The rise of unlawful and unauthorized operations of unmanned aerial vehicles (UAVs) has led to the need for versatile counter-drone systems. In this work, an autonomous counter-drone system is developed (denoted as RPS-JS-DNN — relative positioning and simultaneous jamming system with deep neural network learning), where a pursuer drone employs algorithms for detection, tracking, and jamming a rogue drone in real-time. The proposed system incorporates wireless interception capabilities to jam the rogue drone, together with self-positioning for the pursuer drone by employing a relative positioning system methodology based on signals of opportunity fused with inertial measurements. The performance of the proposed system depends on the switching between the jamming and self-localization modules, essentially leading to a jamming duration and positioning accuracy trade-off. The overall objective is the maximization of the jamming module’s operation time, while also increasing the performance of the self-localization module.
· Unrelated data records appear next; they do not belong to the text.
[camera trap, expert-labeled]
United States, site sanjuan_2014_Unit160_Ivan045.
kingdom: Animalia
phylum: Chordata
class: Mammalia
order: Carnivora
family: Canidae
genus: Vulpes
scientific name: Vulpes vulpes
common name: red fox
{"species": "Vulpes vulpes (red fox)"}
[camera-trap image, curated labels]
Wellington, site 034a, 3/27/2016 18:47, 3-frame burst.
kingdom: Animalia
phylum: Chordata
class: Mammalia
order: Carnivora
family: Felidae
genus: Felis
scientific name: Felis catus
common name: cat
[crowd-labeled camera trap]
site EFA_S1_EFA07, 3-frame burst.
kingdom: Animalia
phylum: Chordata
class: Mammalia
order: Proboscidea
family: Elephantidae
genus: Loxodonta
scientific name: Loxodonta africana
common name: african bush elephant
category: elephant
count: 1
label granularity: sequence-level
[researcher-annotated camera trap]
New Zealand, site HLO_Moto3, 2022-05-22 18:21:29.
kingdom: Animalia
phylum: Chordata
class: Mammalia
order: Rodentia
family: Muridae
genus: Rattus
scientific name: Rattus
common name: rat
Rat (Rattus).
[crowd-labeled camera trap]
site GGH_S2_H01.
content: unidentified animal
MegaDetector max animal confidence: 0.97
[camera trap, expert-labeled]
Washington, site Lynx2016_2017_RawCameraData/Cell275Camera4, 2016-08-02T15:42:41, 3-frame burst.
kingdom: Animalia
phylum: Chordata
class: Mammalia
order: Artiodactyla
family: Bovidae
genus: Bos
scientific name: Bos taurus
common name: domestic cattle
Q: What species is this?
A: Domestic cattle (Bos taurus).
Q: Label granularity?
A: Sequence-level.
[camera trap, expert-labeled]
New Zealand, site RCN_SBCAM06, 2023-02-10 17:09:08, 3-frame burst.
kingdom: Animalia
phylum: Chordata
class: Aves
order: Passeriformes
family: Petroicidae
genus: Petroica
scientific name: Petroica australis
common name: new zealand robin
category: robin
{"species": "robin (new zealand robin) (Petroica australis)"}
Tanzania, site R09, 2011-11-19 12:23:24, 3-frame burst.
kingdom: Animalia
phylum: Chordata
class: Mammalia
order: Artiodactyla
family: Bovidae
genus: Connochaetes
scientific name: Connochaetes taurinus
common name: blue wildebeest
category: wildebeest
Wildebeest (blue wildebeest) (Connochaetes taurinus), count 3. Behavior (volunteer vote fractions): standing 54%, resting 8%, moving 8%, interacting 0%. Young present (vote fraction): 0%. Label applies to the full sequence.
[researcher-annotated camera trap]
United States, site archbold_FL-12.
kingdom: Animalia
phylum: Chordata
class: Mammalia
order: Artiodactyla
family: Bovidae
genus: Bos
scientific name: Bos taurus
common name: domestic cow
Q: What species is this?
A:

In the proposed system, a software-defined radio (SDR) is utilized, facilitating jamming and spectrum sweeping capabilities to realize the desired GPS disturbance and self-localization, respectively. A prototype system is developed, implemented, deployed, and tested over extensive field experiments, demonstrating its effectiveness to jam a rogue drone and also achieve relative navigation in a real-world environment under various parameter settings.